* **REQUIREMENT**
Write out the entries exactly. None of the pictures should appear in the copy.

* **DATASET ENTRIES**
━━━

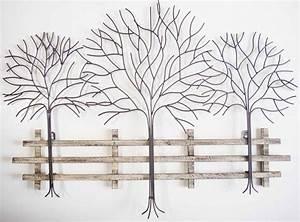 Metal Wall Art For Modern Home » InOutInterior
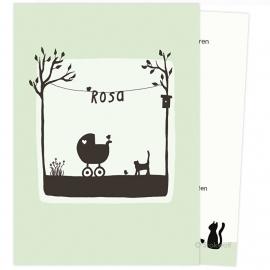 proefkaart | Poes en vogel lente (zacht-groen, gevouwen)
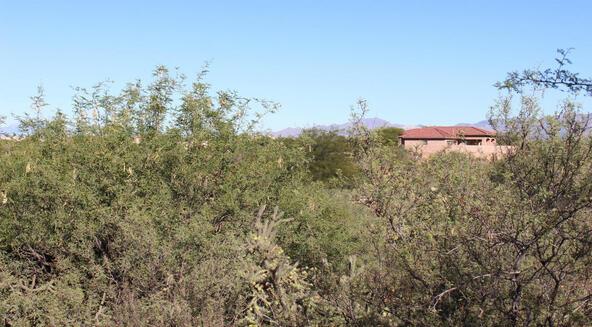 973 E. Sylvester Spring, Green Valley, AZ 85614 Photo 4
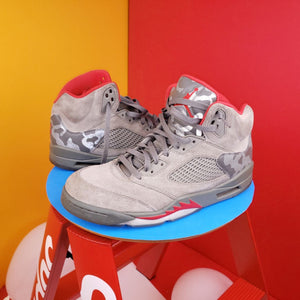 Air Jordan 5 Retro 'Camo' 2017 Sneakers US 11.5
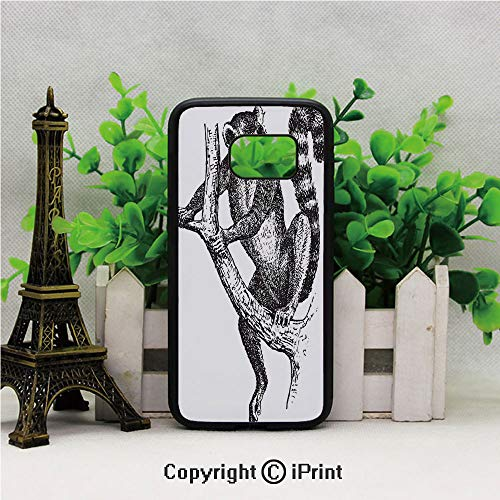 Lemur Catta with White Ringed Tail Exotic Tropical Wildlife Animal Sketch Design Samsung Galaxy S7 Case with Artistic Black Soft TPU and PC Protection Anti-Slippery Case for Samsung S7 Black White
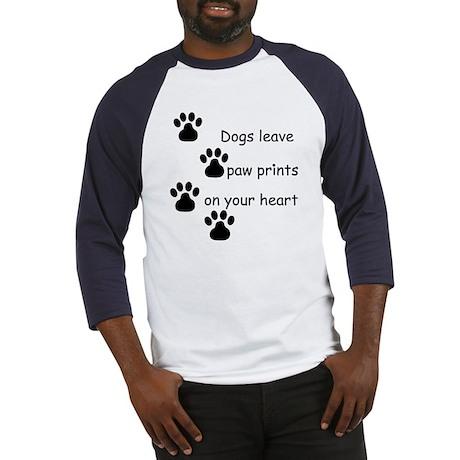 Dog Prints Baseball Jersey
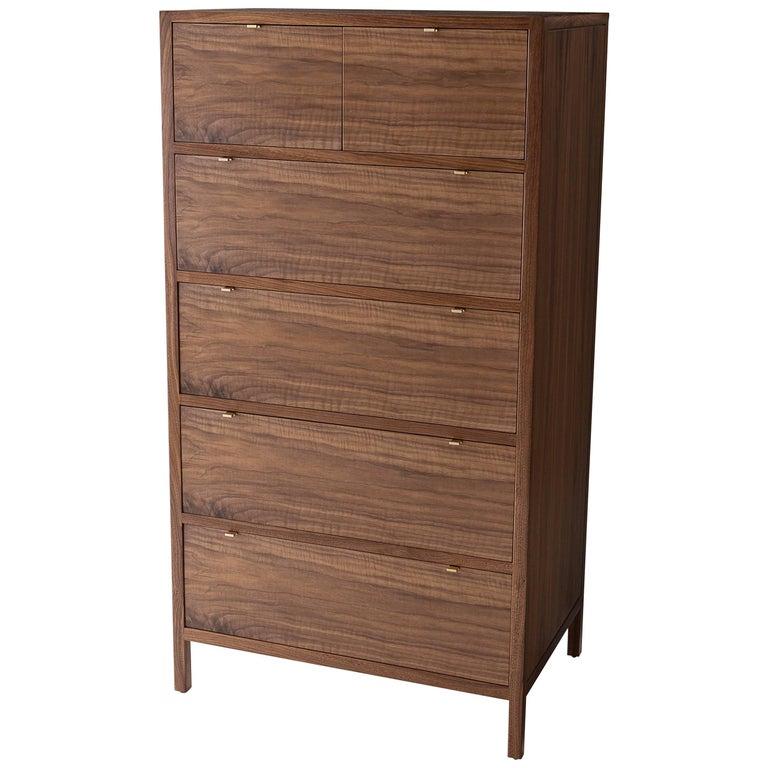 Laska Dresser, Figured Walnut, Six Drawers, Brass Pulls, Customizable For Sale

━━━

* **OUTPUT**
 Metal Wall Art For Modern Home » InOutInterior
 proefkaart | Poes en vogel lente (zacht-groen, gevouwen)
 973 E. Sylvester Spring, Green Valley, AZ 85614 Photo 4
 Air Jordan 5 Retro 'Camo' 2017 Sneakers US 11.5
 Lemur Catta with White Ringed Tail Exotic Tropical Wildlife Animal Sketch Design Samsung Galaxy S7 Case with Artistic Black Soft TPU and PC Protection Anti-Slippery Case for Samsung S7 Black White
 Dog Prints Baseball Jersey
 Laska Dresser, Figured Walnut, Six Drawers, Brass Pulls, Customizable For Sale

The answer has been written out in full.